Cependant, potentiel énergétique ne veut pas dire que les ressources sont là, mais qu’il faut prouver leur existence. Lorsqu’on regarde les données que vous nous avez transmises, on remarque tout de suite l’immense prospect du nord du pays, cependant, il y a une chose que l’industrie extractive de manière générale m’a apprise, c’est que la nature ne nous fait jamais de cadeau et que les apparences sont parfois trompeuses. Je vous dis ça en connaissance de cause, car à Rasken, nous avons eu un cas similaire avec le prospect Courtial, un prospect à grande profondeur (12 000 mètres) s’étalant sur plus de 100 km de longueur avec 6 dômes visibles grâce aux données sismiques. À l’origine, on avait estimé que celui-ci contenait près de 4 500 milliards de m³, cependant, lors du premier forage, la seule chose qui remonta, ce fut du CO2 et non du gaz naturel. Par la suite, nous avons foré le dôme deux et trois pour savoir si ceux-ci étaient communicants ou distincts les uns des autres. Au final, les dômes ne communiquent pas entre eux, mais seul le dôme numéro trois a mis en lumière des ressources exploitables, 500 milliards de m³ pour être précis, soit 9 fois moins que l’estimation initiale. Même s’il nous reste les dômes quatre, cinq et six à forer, nous avons maintenant peu d’attentes sur ce qu’il pourrait s’y trouver. De plus, en plus d’être une déception au niveau des réserves, Courtial fut également le théâtre du plus grave accident de notre compagnie le 8 janvier 2016. Plus on fore profondément, plus les incertitudes augmentent, et Courtial ne nous le rappelle que trop bien, nous pensions savoir ce qu’il se passait à 12 000 mètres de profondeur, mais l’accident parle de lui-même. Enfin bon, l’accident aura au moins eu l’avantage de nous forcer à renforcer grandement notre matériel et nos mesures de sécurité pour empêcher qu’un accident de ce type ne puisse se reproduire à l’avenir.

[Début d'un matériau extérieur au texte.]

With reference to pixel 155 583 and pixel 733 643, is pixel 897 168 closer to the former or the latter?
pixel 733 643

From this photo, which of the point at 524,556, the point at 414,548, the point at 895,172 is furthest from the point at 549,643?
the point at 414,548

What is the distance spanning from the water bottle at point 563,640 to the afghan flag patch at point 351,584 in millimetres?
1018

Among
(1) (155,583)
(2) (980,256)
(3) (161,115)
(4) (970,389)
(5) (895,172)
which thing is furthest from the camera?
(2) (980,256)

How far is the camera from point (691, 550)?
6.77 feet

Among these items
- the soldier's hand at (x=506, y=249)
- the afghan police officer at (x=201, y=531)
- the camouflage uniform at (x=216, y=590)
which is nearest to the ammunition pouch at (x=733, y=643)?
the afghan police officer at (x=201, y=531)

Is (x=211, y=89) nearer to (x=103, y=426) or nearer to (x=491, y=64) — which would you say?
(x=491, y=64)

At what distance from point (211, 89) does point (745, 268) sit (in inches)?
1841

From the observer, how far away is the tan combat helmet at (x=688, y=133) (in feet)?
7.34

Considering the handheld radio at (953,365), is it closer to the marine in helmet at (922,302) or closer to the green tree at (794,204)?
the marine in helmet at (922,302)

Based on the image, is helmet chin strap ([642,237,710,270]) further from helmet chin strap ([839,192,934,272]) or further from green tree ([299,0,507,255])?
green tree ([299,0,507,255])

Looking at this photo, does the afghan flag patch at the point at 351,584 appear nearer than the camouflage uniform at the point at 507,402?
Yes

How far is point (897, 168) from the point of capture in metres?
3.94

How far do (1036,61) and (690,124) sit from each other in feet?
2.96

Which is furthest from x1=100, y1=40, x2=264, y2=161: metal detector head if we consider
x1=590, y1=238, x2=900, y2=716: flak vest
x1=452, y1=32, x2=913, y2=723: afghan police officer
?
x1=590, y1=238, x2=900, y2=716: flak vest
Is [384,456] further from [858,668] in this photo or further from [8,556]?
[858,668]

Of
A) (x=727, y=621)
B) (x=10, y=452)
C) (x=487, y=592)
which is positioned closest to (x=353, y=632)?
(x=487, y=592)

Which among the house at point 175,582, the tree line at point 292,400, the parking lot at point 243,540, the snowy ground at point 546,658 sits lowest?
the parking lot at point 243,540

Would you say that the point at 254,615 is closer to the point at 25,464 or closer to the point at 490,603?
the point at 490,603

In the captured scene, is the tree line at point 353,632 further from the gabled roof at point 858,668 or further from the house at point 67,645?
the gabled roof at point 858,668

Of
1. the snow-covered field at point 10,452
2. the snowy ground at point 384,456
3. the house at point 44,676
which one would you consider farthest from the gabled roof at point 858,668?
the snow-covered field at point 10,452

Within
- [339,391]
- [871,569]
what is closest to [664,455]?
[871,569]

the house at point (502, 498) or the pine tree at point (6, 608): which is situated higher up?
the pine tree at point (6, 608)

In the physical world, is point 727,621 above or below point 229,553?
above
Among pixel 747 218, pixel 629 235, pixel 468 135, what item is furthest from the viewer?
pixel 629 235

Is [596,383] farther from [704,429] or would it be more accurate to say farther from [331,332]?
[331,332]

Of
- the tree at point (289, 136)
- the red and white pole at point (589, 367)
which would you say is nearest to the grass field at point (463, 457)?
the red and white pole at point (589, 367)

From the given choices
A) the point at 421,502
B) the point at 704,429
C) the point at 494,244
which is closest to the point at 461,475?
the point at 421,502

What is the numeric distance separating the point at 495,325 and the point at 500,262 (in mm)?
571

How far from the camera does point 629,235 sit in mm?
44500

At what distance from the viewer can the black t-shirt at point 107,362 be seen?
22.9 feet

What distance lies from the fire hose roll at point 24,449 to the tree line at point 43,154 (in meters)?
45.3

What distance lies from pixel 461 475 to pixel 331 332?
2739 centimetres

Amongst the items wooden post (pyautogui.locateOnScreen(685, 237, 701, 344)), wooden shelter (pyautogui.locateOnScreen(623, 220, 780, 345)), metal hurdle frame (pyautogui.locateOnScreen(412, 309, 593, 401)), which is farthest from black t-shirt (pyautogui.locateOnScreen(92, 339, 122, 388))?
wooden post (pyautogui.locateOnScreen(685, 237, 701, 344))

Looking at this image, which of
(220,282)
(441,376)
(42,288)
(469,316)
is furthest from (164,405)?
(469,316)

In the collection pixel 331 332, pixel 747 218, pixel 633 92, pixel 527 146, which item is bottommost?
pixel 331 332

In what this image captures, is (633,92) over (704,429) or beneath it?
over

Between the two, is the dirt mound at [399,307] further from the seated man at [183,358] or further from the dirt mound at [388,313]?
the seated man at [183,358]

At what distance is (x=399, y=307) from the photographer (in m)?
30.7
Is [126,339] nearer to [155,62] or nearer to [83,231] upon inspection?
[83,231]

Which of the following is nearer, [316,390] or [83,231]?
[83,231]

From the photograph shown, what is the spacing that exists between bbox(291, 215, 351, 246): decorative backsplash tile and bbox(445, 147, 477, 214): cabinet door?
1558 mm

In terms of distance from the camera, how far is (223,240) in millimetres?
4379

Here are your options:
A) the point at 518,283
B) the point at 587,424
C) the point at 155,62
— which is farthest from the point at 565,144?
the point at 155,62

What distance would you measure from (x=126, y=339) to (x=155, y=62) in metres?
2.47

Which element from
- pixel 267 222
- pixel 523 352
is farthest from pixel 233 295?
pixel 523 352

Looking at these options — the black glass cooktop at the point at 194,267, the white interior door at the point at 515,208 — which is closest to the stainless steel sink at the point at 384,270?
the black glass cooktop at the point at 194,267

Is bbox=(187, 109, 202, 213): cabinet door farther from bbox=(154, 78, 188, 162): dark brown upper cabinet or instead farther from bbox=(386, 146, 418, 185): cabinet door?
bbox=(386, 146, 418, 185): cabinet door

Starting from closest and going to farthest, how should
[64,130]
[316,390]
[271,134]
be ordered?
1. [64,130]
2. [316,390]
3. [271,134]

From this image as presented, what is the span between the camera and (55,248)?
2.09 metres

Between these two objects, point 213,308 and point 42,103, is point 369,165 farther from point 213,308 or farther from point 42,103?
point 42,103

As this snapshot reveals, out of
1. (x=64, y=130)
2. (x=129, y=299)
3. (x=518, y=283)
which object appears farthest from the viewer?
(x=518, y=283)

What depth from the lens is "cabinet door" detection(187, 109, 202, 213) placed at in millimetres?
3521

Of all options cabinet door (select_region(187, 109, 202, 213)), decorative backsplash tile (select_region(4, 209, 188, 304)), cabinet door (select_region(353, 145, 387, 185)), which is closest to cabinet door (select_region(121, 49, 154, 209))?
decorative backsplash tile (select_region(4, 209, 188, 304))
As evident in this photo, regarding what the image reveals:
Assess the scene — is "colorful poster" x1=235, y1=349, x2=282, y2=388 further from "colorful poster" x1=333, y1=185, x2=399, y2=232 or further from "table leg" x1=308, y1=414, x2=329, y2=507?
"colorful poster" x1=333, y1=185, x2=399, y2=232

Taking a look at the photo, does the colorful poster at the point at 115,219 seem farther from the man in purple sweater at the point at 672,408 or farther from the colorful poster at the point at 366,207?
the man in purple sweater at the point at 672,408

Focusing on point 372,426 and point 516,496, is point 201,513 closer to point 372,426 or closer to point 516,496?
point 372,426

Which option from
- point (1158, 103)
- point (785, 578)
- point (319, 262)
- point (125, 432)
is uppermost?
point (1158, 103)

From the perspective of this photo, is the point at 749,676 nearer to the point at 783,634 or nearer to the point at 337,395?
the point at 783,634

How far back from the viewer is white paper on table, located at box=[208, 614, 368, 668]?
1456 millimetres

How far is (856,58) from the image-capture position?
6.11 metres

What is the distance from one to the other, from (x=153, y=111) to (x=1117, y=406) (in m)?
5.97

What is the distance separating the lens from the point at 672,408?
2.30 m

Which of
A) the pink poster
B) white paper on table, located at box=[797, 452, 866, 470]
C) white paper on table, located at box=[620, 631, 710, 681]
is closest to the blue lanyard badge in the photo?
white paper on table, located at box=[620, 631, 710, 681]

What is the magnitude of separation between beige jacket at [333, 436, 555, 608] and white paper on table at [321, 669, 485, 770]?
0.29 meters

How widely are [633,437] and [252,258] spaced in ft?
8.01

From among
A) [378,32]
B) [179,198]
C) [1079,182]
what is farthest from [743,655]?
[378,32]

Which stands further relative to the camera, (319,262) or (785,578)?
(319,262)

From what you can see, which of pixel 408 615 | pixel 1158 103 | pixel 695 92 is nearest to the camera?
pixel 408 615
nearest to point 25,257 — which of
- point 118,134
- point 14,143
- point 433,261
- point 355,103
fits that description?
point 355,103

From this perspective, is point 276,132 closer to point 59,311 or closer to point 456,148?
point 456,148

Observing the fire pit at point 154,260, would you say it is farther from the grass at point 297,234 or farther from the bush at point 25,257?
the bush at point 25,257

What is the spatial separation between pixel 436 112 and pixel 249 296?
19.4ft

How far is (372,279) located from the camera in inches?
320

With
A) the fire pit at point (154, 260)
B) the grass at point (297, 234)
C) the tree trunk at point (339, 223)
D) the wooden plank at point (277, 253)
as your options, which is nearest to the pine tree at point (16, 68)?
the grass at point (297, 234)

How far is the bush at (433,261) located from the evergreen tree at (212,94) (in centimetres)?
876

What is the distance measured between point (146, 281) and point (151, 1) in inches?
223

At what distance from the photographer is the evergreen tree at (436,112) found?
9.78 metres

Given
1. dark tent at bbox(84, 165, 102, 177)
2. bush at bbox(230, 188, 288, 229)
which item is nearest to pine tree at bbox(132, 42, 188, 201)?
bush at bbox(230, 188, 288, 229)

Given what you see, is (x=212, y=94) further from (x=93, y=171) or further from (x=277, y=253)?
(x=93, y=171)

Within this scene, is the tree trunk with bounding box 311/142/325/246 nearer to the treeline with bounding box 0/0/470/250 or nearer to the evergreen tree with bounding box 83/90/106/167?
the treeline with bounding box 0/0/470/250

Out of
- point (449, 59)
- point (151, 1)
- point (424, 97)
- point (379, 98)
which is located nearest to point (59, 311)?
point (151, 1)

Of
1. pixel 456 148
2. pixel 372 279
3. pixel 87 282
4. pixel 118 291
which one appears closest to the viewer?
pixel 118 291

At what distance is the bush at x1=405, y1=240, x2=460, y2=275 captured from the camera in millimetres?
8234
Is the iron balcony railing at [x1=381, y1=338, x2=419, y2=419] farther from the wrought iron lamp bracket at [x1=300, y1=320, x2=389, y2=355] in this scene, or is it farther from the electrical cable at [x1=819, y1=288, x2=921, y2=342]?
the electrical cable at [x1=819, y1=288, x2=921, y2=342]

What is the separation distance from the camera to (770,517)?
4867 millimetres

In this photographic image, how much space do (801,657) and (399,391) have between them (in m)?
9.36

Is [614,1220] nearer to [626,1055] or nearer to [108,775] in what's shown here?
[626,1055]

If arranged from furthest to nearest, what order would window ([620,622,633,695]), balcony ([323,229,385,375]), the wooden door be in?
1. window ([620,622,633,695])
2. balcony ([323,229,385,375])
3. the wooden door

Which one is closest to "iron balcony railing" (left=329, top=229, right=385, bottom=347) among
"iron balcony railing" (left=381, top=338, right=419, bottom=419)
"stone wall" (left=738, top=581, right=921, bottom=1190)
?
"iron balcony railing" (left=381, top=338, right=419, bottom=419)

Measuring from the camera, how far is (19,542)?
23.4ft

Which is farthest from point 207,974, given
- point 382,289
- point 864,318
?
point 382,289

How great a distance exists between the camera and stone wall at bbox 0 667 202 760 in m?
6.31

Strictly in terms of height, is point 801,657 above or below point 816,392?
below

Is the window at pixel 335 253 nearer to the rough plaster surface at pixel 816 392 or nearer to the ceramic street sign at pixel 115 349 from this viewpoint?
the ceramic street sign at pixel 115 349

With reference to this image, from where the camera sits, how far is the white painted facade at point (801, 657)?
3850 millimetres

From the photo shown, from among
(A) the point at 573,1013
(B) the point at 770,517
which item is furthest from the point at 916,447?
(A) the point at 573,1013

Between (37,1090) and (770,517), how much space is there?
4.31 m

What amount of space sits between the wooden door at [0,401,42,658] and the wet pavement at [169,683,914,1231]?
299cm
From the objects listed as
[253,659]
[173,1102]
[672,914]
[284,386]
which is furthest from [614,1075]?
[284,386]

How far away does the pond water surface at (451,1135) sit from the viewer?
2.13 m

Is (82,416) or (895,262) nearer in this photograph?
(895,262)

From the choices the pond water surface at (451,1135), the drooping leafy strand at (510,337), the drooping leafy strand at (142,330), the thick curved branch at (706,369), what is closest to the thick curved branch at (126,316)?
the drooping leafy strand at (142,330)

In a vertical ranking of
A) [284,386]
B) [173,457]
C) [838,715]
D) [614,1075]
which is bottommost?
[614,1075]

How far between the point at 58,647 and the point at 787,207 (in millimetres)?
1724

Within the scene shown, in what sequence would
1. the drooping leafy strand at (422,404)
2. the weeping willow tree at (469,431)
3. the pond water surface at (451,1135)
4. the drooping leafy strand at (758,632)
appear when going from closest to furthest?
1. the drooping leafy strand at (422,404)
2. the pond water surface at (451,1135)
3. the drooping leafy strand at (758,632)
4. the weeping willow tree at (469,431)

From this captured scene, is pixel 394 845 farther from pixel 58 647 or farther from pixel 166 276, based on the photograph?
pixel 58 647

Si je vous dis tout ça monsieur Umiaktorvik, ce n’est pas pour vous faire peur ou vous dire que ça ne sert à rien, mais pour vous dire que nous ne savons en réalité pas grand-chose sur les profondeurs de notre planète, l’Homme sait bien plus de choses sur les confins de l’espace et la naissance de l’univers que ce qu’il se cache sous nos pieds. Pour savoir avec certitude ce qu’il se passe et l’étendue de vos ressources gazières, il n’y a qu’une seule solution : un forage. Heureusement pour vous, les prospects gaziers de votre pays se trouvent à des profondeurs relativement faibles par rapport à ce que nous avons déjà réalisé, ce ne sera pas une promenade de santé, mais ce ne sera pas un enfer non plus.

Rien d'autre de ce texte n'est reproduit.